▶ WHAT IS EXPECTED
Once you find the line containing "United States, site archbold_FL-28.", please retype it and every line after it to the end of the entries, exactly and with nothing added.

INPUT RECORDS START

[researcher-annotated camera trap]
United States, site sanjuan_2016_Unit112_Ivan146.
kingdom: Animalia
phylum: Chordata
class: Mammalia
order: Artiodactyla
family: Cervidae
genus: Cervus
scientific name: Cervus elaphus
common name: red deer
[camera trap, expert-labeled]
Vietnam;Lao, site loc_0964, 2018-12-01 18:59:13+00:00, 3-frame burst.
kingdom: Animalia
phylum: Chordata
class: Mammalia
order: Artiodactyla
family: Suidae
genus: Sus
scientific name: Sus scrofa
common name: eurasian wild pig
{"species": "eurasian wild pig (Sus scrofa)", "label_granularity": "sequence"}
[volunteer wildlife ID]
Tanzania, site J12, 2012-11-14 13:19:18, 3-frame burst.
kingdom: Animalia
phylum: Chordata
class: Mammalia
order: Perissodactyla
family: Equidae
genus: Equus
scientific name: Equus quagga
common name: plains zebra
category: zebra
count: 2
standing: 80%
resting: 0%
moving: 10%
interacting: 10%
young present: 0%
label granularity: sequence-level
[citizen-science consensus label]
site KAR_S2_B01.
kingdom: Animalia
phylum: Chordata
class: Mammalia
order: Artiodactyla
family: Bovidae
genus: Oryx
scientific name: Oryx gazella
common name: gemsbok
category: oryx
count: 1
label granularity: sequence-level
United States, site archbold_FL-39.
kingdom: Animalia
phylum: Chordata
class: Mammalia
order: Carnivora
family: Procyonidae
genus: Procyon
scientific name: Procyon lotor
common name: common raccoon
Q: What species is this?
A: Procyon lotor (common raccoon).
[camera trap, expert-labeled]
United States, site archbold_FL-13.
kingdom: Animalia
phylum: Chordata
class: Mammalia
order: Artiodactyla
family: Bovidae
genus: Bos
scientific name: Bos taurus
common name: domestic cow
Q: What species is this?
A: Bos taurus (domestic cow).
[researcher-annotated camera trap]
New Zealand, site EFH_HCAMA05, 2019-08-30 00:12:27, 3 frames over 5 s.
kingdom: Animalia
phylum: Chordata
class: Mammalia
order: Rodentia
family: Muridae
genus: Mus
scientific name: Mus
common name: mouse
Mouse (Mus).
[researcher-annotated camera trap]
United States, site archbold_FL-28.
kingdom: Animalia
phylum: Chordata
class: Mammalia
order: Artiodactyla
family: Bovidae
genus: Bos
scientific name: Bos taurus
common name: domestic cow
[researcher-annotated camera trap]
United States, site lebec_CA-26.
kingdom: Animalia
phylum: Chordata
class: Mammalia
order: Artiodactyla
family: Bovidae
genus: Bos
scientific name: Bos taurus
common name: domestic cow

INPUT RECORDS END

▶ TASK RESULT
United States, site archbold_FL-28.
kingdom: Animalia
phylum: Chordata
class: Mammalia
order: Artiodactyla
family: Bovidae
genus: Bos
scientific name: Bos taurus
common name: domestic cow
[researcher-annotated camera trap]
United States, site lebec_CA-26.
kingdom: Animalia
phylum: Chordata
class: Mammalia
order: Artiodactyla
family: Bovidae
genus: Bos
scientific name: Bos taurus
common name: domestic cow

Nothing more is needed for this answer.